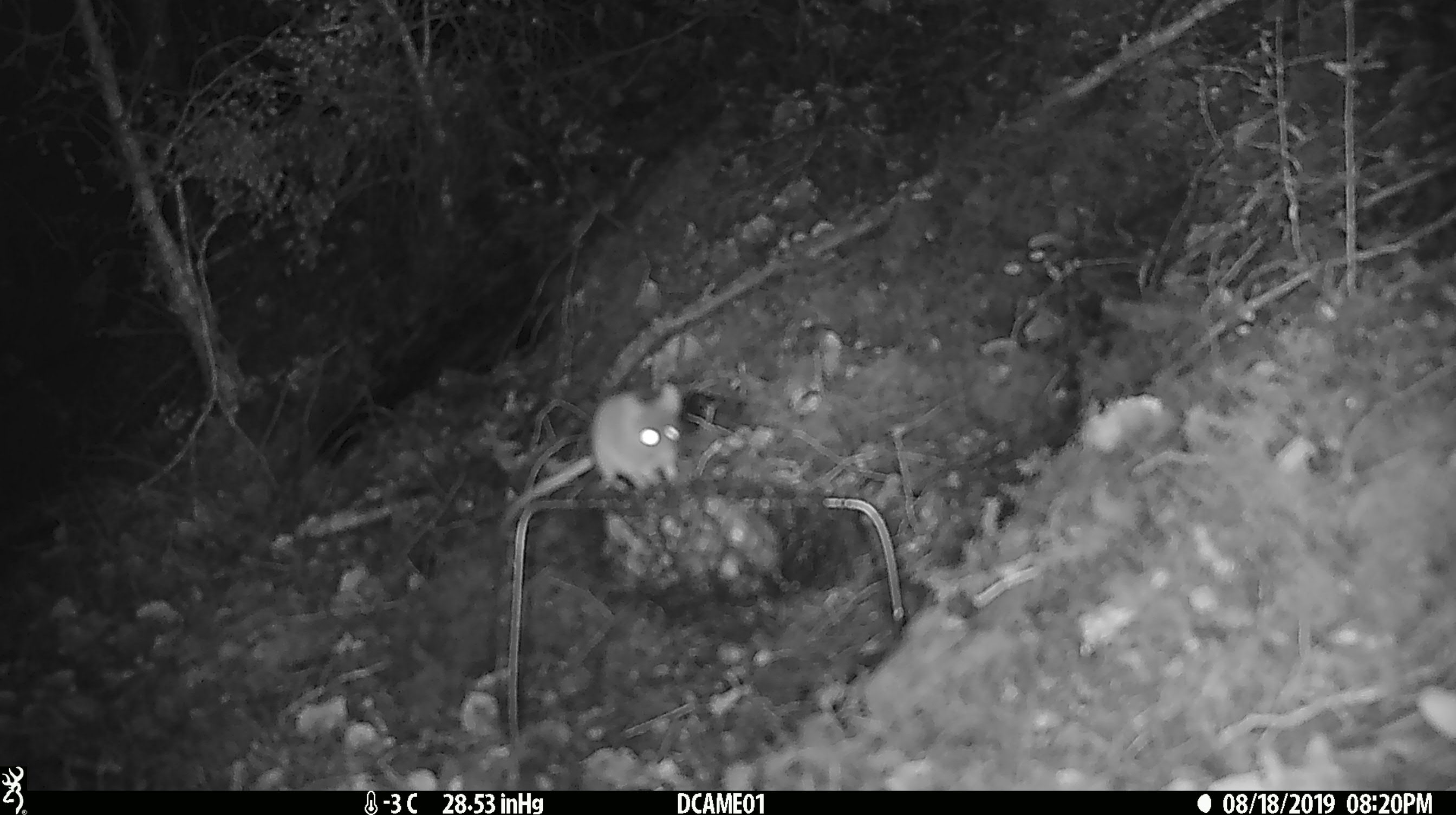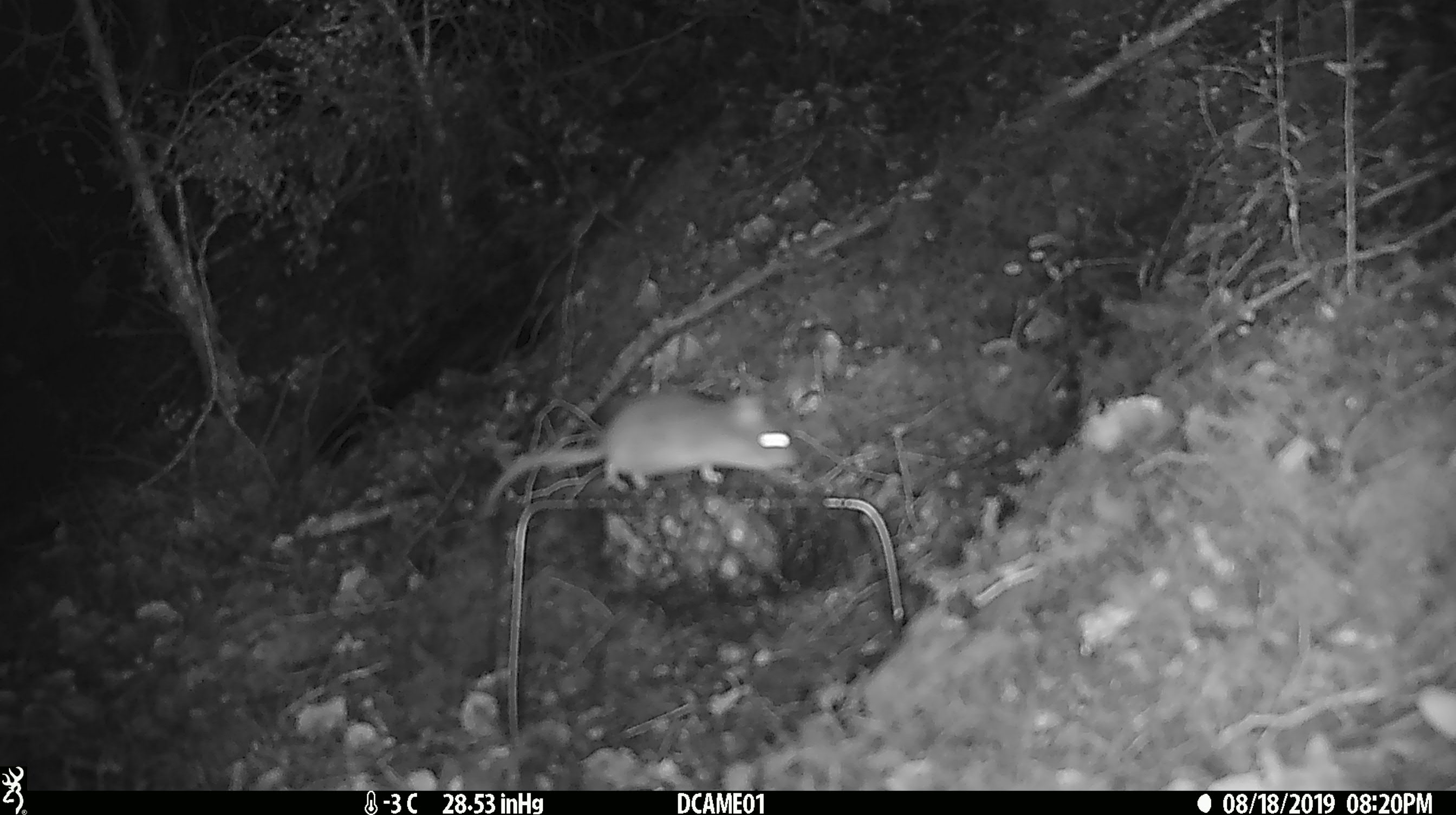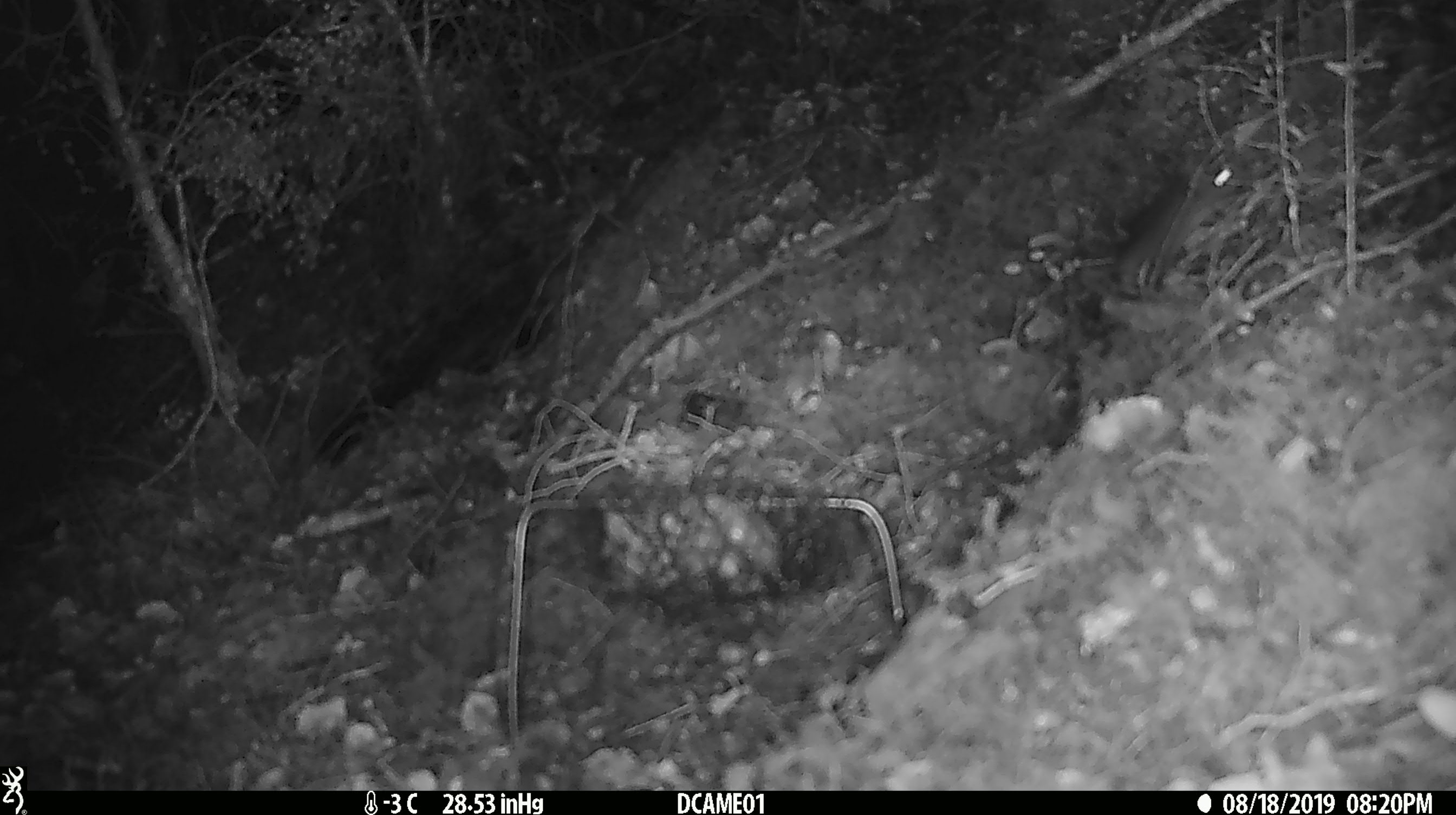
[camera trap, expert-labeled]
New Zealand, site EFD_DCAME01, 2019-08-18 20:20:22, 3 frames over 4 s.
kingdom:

--

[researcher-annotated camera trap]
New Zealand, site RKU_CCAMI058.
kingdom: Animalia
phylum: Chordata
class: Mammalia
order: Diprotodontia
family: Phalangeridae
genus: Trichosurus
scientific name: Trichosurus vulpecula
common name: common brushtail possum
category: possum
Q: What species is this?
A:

--

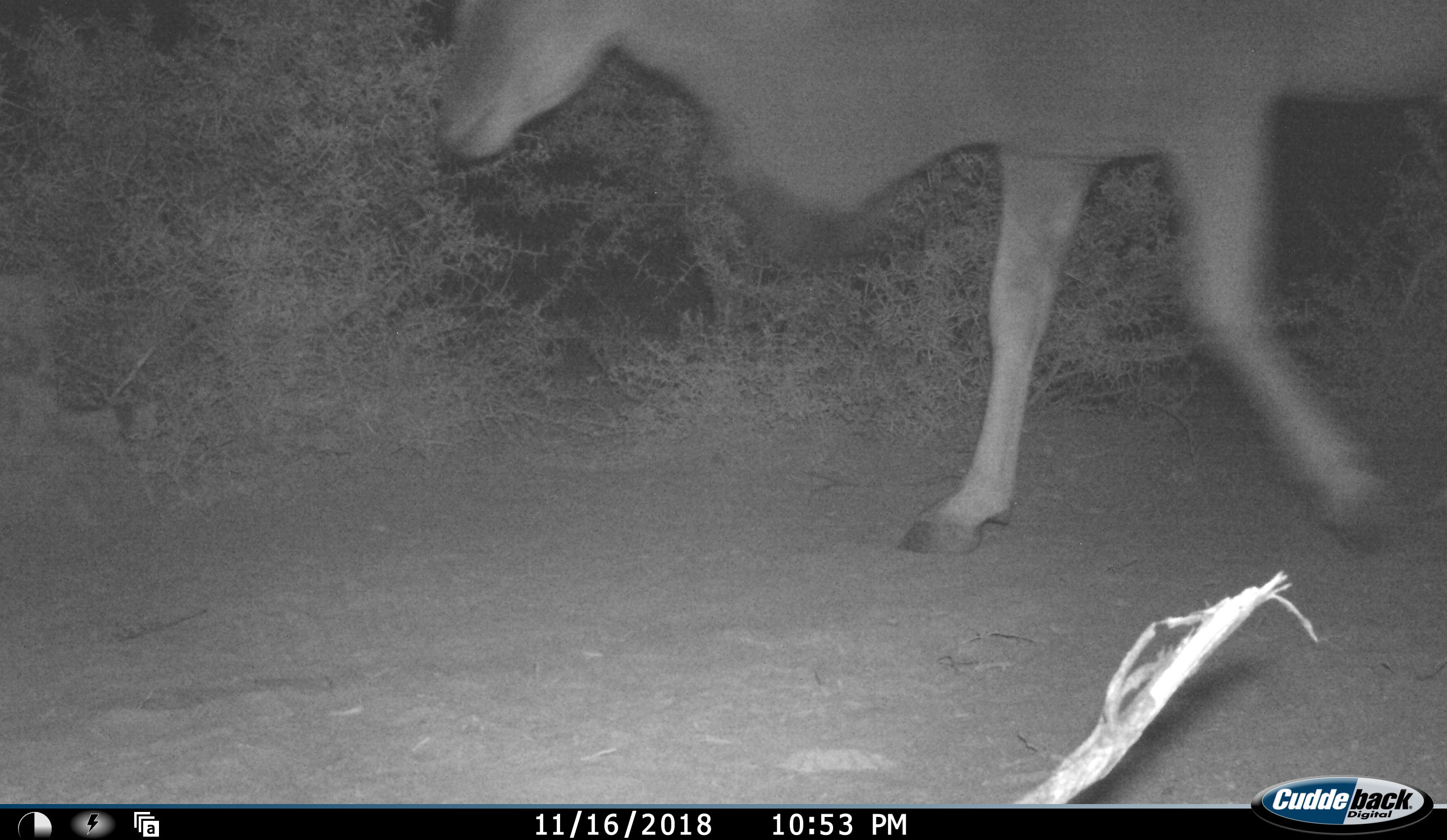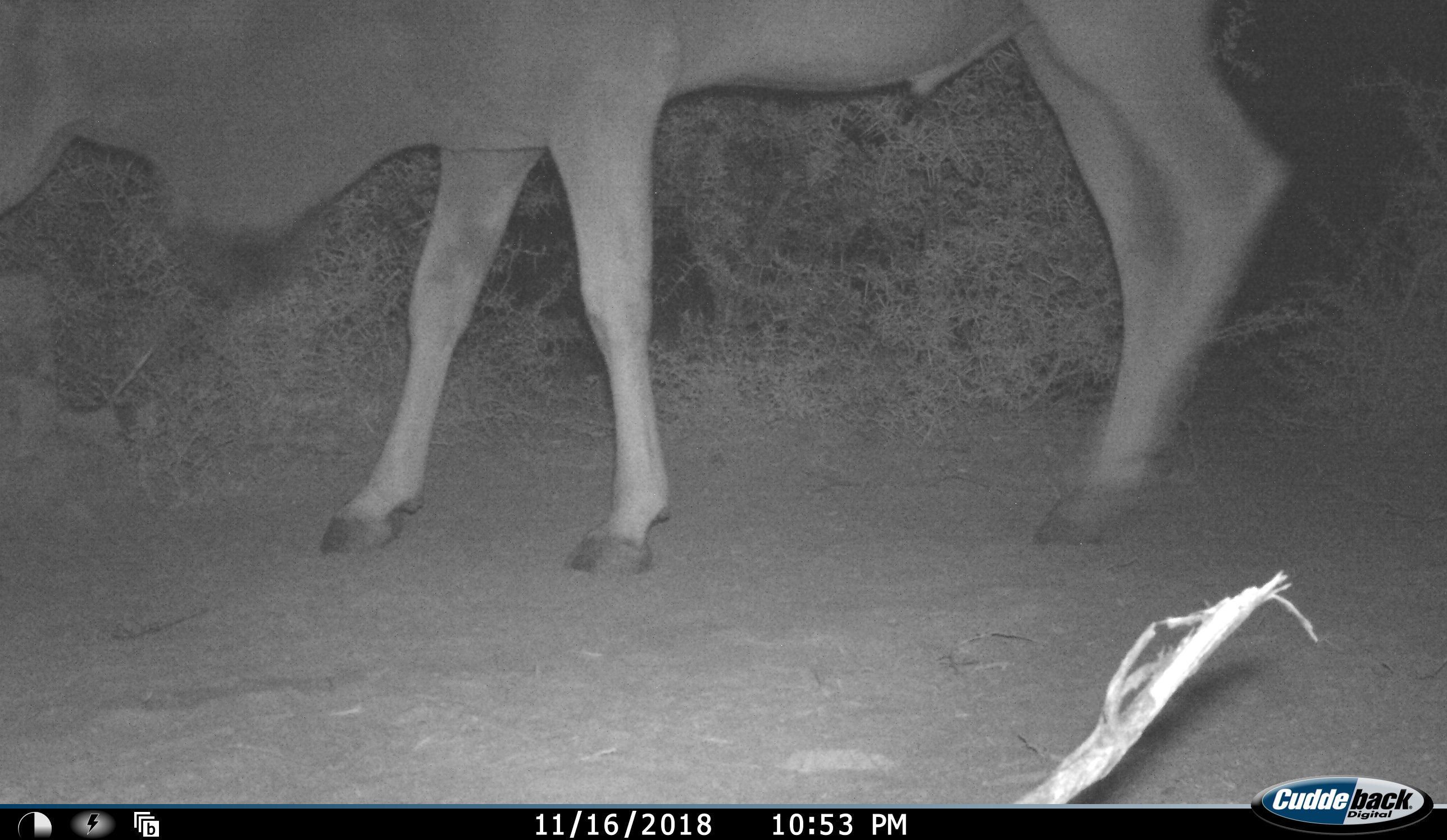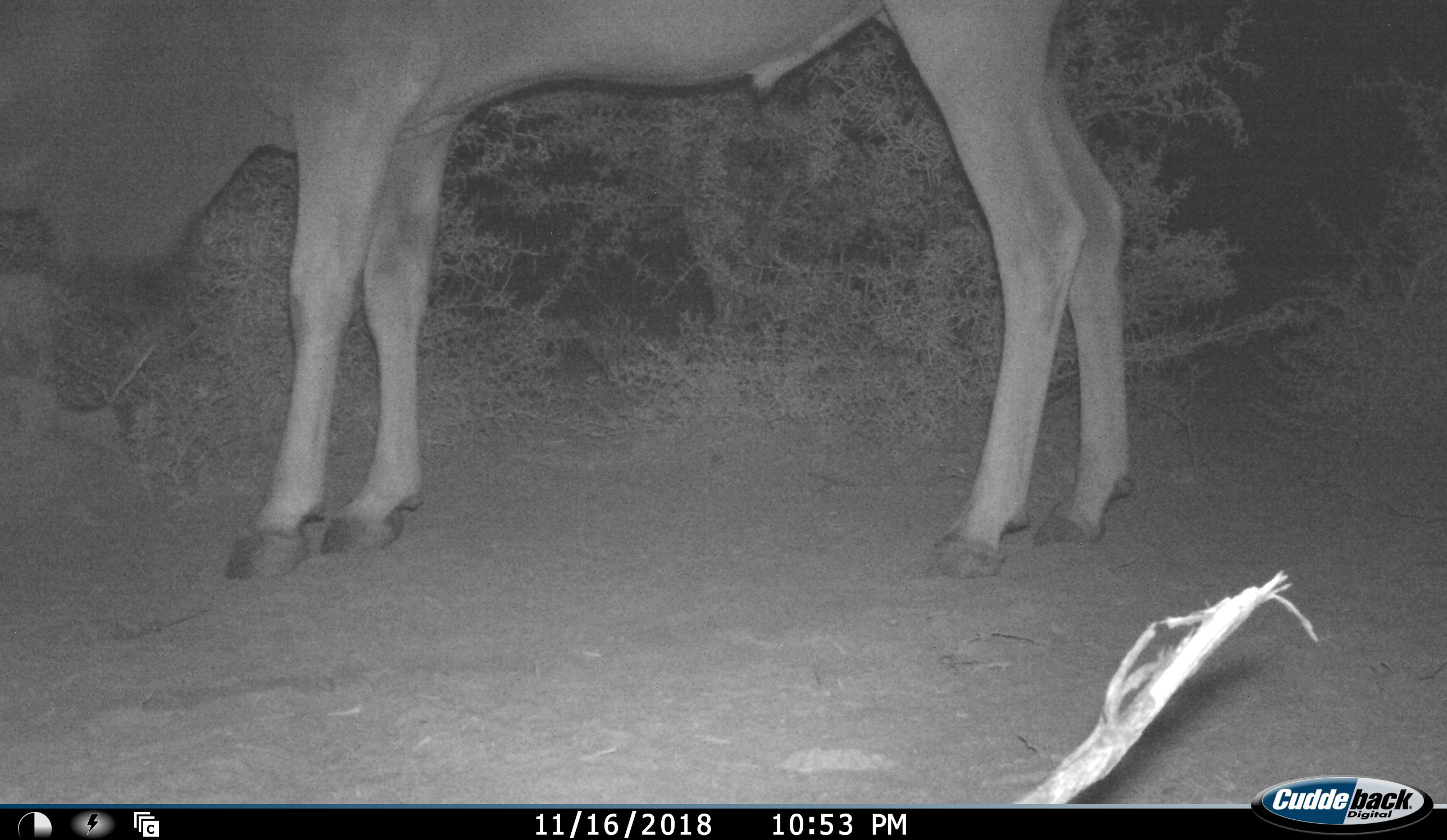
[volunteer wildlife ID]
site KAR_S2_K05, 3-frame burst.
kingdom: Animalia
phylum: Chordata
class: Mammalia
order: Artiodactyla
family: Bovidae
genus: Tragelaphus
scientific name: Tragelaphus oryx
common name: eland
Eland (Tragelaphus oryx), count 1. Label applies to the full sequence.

:: Exercise description ::
Make a tally of the lines in this material that hold the string "site", then give that number without any other words.

:: Task answer ::
3